> **Task to carry out**
Turn every line of the records into a JSON list of strings, one string per line, dropping blank lines and leaving out the pictures.

> **Source data**
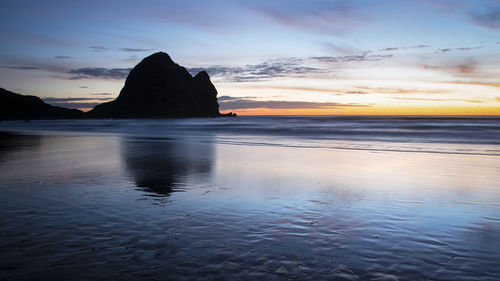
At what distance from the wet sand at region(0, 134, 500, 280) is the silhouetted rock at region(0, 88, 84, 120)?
173100 mm

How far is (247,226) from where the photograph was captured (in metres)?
5.33

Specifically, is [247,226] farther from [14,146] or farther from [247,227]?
[14,146]

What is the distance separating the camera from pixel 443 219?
588 centimetres

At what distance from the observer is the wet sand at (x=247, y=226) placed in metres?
3.77

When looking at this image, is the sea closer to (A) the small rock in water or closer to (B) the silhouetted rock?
(A) the small rock in water

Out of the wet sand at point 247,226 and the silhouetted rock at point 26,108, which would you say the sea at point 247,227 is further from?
the silhouetted rock at point 26,108

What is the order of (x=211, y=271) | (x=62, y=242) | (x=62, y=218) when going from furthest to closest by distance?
(x=62, y=218)
(x=62, y=242)
(x=211, y=271)

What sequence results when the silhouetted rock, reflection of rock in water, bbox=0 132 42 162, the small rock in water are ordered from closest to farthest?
1. the small rock in water
2. reflection of rock in water, bbox=0 132 42 162
3. the silhouetted rock

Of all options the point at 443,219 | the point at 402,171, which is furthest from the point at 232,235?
the point at 402,171

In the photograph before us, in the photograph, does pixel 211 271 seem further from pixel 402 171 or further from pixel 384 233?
pixel 402 171

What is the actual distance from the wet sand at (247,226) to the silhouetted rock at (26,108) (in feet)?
568

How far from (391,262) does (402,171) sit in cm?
846

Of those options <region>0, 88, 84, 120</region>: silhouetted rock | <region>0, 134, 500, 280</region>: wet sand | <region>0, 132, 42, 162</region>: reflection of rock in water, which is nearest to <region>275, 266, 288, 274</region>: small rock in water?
<region>0, 134, 500, 280</region>: wet sand

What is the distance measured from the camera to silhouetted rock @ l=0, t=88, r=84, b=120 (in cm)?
16061
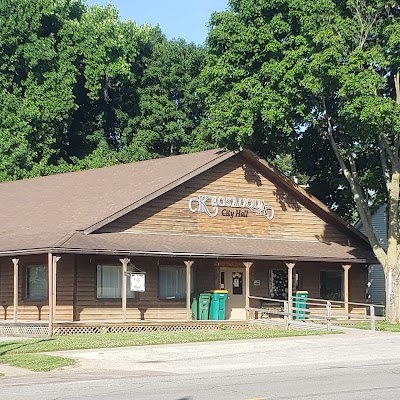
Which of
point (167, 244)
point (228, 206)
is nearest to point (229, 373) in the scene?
point (167, 244)

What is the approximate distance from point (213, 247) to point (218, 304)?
2289mm

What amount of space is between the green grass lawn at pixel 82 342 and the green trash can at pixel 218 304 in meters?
4.23

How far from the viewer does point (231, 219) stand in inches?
1400

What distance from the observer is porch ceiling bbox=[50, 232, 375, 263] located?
30.0 meters

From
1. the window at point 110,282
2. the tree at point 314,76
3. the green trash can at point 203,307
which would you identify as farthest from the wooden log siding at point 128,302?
the tree at point 314,76

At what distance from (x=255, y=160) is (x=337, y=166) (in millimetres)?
8364

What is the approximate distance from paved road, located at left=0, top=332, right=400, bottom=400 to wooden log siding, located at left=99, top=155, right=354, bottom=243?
27.2ft

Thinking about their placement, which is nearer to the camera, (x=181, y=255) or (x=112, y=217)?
(x=112, y=217)

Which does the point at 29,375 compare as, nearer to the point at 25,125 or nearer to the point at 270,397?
the point at 270,397

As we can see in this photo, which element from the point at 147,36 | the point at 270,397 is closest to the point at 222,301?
the point at 270,397

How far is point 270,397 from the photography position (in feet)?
46.9

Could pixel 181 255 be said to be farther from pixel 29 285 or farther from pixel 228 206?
pixel 29 285

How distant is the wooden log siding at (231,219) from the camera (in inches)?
1303

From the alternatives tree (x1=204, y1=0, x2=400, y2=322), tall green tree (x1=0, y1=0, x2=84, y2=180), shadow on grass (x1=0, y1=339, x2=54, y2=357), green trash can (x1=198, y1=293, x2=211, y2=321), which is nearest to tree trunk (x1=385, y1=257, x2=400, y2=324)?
tree (x1=204, y1=0, x2=400, y2=322)
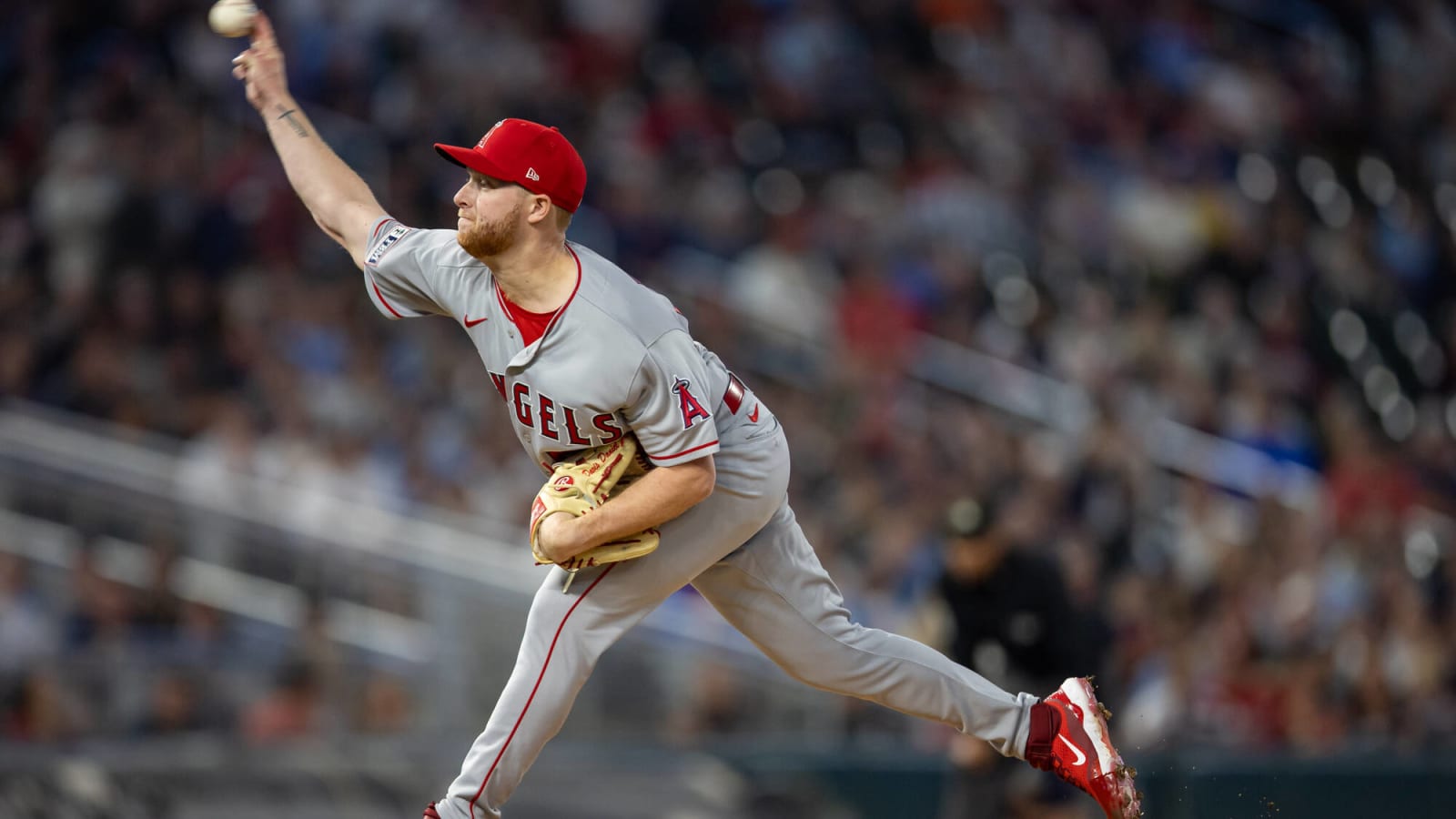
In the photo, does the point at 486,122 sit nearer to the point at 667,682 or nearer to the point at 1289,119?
the point at 667,682

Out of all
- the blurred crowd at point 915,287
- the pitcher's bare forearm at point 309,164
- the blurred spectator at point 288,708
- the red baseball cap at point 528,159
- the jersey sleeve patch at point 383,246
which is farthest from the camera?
the blurred crowd at point 915,287

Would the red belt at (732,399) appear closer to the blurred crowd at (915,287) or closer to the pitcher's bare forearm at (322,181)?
the pitcher's bare forearm at (322,181)

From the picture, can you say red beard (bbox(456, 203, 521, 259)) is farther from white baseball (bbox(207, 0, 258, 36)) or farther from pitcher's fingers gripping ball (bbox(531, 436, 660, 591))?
white baseball (bbox(207, 0, 258, 36))

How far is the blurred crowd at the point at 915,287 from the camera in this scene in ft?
28.1

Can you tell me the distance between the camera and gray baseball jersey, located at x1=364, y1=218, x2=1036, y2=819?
12.6ft

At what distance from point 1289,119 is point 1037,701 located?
9.84m

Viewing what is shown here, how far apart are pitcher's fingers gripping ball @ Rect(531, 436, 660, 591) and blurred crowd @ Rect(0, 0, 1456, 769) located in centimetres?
244

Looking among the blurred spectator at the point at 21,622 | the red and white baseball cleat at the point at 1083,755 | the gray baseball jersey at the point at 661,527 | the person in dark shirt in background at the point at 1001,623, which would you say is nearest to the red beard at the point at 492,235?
the gray baseball jersey at the point at 661,527

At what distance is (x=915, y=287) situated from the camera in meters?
10.9

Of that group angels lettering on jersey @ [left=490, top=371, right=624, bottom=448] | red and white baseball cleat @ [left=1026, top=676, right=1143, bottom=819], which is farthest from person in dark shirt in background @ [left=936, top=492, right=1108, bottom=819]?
angels lettering on jersey @ [left=490, top=371, right=624, bottom=448]

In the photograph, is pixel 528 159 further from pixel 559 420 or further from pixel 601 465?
pixel 601 465

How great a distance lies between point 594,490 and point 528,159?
2.48 feet

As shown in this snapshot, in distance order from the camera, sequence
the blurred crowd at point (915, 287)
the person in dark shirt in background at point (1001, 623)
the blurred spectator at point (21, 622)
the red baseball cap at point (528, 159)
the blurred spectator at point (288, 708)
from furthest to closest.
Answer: the blurred crowd at point (915, 287)
the blurred spectator at point (288, 708)
the blurred spectator at point (21, 622)
the person in dark shirt in background at point (1001, 623)
the red baseball cap at point (528, 159)

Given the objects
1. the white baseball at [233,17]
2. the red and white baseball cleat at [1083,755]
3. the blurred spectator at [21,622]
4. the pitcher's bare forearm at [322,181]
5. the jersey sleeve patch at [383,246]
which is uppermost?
the white baseball at [233,17]
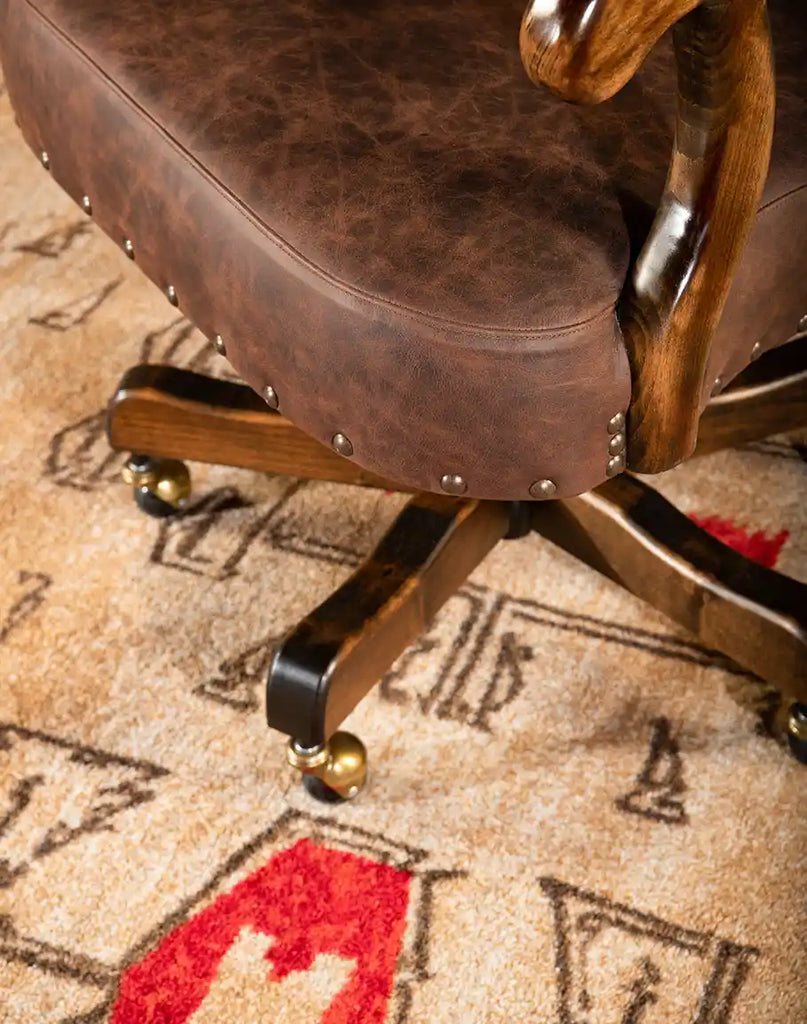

> **Result**
[
  "At what distance from the wet sand at region(0, 134, 500, 280) is the silhouetted rock at region(0, 88, 84, 120)?",
  "173100 mm",
  "How far is (247,226) from where the photograph was captured (in metres)?",
  "5.33",
  "Specifically, is [247,226] farther from [14,146] or farther from [247,227]?",
  "[14,146]",
  "What is the distance separating the camera from pixel 443 219?",
  "588 centimetres",
  "At what distance from the observer is the wet sand at (x=247, y=226) placed in metres?",
  "3.77",
  "When looking at this image, is the sea closer to (A) the small rock in water or closer to (B) the silhouetted rock?",
  "(A) the small rock in water",
  "Out of the wet sand at point 247,226 and the silhouetted rock at point 26,108, which would you say the sea at point 247,227 is further from?",
  "the silhouetted rock at point 26,108",
  "What is the order of (x=211, y=271) | (x=62, y=242) | (x=62, y=218) when going from furthest to closest by distance?",
  "(x=62, y=218)",
  "(x=62, y=242)",
  "(x=211, y=271)",
  "What sequence results when the silhouetted rock, reflection of rock in water, bbox=0 132 42 162, the small rock in water are ordered from closest to farthest?",
  "1. the small rock in water",
  "2. reflection of rock in water, bbox=0 132 42 162",
  "3. the silhouetted rock",
  "Of all options the point at 443,219 | the point at 402,171, which is furthest from the point at 232,235?",
  "the point at 402,171",
  "In the photograph before us, in the photograph, does pixel 211 271 seem further from pixel 402 171 or further from pixel 384 233?",
  "pixel 402 171",
  "What is the actual distance from the wet sand at (247,226) to the silhouetted rock at (26,108) (in feet)?",
  "568",
  "How far from (391,262) does (402,171) sit in cm?",
  "846",
  "Of those options <region>0, 88, 84, 120</region>: silhouetted rock | <region>0, 134, 500, 280</region>: wet sand | <region>0, 132, 42, 162</region>: reflection of rock in water, which is nearest to <region>275, 266, 288, 274</region>: small rock in water?",
  "<region>0, 134, 500, 280</region>: wet sand",
  "What is the distance measured from the camera to silhouetted rock @ l=0, t=88, r=84, b=120 (in cm)?",
  "16061",
  "Which of",
  "point (167, 244)",
  "point (228, 206)",
  "is nearest to point (229, 373) in the scene?",
  "point (167, 244)",
  "What is the approximate distance from point (213, 247) to point (218, 304)?",
  "2289mm",
  "What amount of space is between the green grass lawn at pixel 82 342 and the green trash can at pixel 218 304 in meters?",
  "4.23",
  "How far from the viewer does point (231, 219) stand in inches?",
  "1400",
  "What distance from the observer is porch ceiling bbox=[50, 232, 375, 263] located?",
  "30.0 meters",
  "From",
  "1. the window at point 110,282",
  "2. the tree at point 314,76",
  "3. the green trash can at point 203,307",
  "which would you identify as farthest from the wooden log siding at point 128,302?",
  "the tree at point 314,76",
  "At what distance from (x=255, y=160) is (x=337, y=166) (in millimetres)?",
  "8364",
  "What is the approximate distance from paved road, located at left=0, top=332, right=400, bottom=400 to wooden log siding, located at left=99, top=155, right=354, bottom=243?",
  "27.2ft",
  "Thinking about their placement, which is nearer to the camera, (x=181, y=255) or (x=112, y=217)?",
  "(x=112, y=217)",
  "Which does the point at 29,375 compare as, nearer to the point at 25,125 or nearer to the point at 270,397?",
  "the point at 270,397",
  "As we can see in this photo, which element from the point at 147,36 | the point at 270,397 is closest to the point at 222,301?",
  "the point at 270,397",
  "How far is point 270,397 from the photography position (in feet)?",
  "46.9",
  "Could pixel 181 255 be said to be farther from pixel 29 285 or farther from pixel 228 206?",
  "pixel 29 285",
  "How distant is the wooden log siding at (231,219) from the camera (in inches)?",
  "1303",
  "From the alternatives tree (x1=204, y1=0, x2=400, y2=322), tall green tree (x1=0, y1=0, x2=84, y2=180), shadow on grass (x1=0, y1=339, x2=54, y2=357), green trash can (x1=198, y1=293, x2=211, y2=321), which is nearest to tree trunk (x1=385, y1=257, x2=400, y2=324)?",
  "tree (x1=204, y1=0, x2=400, y2=322)",
  "In the photo, does the point at 486,122 sit nearer to the point at 667,682 or nearer to the point at 1289,119?",
  "the point at 667,682",
  "Out of all",
  "- the blurred crowd at point 915,287",
  "- the pitcher's bare forearm at point 309,164",
  "- the blurred spectator at point 288,708",
  "- the red baseball cap at point 528,159",
  "- the jersey sleeve patch at point 383,246",
  "which is farthest from the camera?",
  "the blurred crowd at point 915,287",
  "Would the red belt at (732,399) appear closer to the blurred crowd at (915,287) or closer to the pitcher's bare forearm at (322,181)?",
  "the pitcher's bare forearm at (322,181)",
  "From the picture, can you say red beard (bbox(456, 203, 521, 259)) is farther from white baseball (bbox(207, 0, 258, 36)) or farther from pitcher's fingers gripping ball (bbox(531, 436, 660, 591))?",
  "white baseball (bbox(207, 0, 258, 36))",
  "How far is the blurred crowd at the point at 915,287 from the camera in this scene in ft?",
  "28.1",
  "Can you tell me the distance between the camera and gray baseball jersey, located at x1=364, y1=218, x2=1036, y2=819?",
  "12.6ft",
  "At what distance from point 1289,119 is point 1037,701 located?",
  "9.84m",
  "Viewing what is shown here, how far apart are pitcher's fingers gripping ball @ Rect(531, 436, 660, 591) and blurred crowd @ Rect(0, 0, 1456, 769) located in centimetres?",
  "244",
  "Looking among the blurred spectator at the point at 21,622 | the red and white baseball cleat at the point at 1083,755 | the gray baseball jersey at the point at 661,527 | the person in dark shirt in background at the point at 1001,623, which would you say is nearest to the red beard at the point at 492,235?",
  "the gray baseball jersey at the point at 661,527",
  "At what distance is (x=915, y=287) situated from the camera in meters?",
  "10.9",
  "Of that group angels lettering on jersey @ [left=490, top=371, right=624, bottom=448] | red and white baseball cleat @ [left=1026, top=676, right=1143, bottom=819], which is farthest from person in dark shirt in background @ [left=936, top=492, right=1108, bottom=819]?",
  "angels lettering on jersey @ [left=490, top=371, right=624, bottom=448]",
  "In the photograph, is pixel 528 159 further from pixel 559 420 or further from pixel 601 465?",
  "pixel 601 465",
  "How great a distance lies between point 594,490 and point 528,159?",
  "2.48 feet",
  "As shown in this snapshot, in distance order from the camera, sequence",
  "the blurred crowd at point (915, 287)",
  "the person in dark shirt in background at point (1001, 623)",
  "the blurred spectator at point (21, 622)",
  "the red baseball cap at point (528, 159)",
  "the blurred spectator at point (288, 708)",
  "from furthest to closest.",
  "Answer: the blurred crowd at point (915, 287)",
  "the blurred spectator at point (288, 708)",
  "the blurred spectator at point (21, 622)",
  "the person in dark shirt in background at point (1001, 623)",
  "the red baseball cap at point (528, 159)",
  "Given the objects",
  "1. the white baseball at [233,17]",
  "2. the red and white baseball cleat at [1083,755]",
  "3. the blurred spectator at [21,622]",
  "4. the pitcher's bare forearm at [322,181]",
  "5. the jersey sleeve patch at [383,246]",
  "which is uppermost?",
  "the white baseball at [233,17]"
]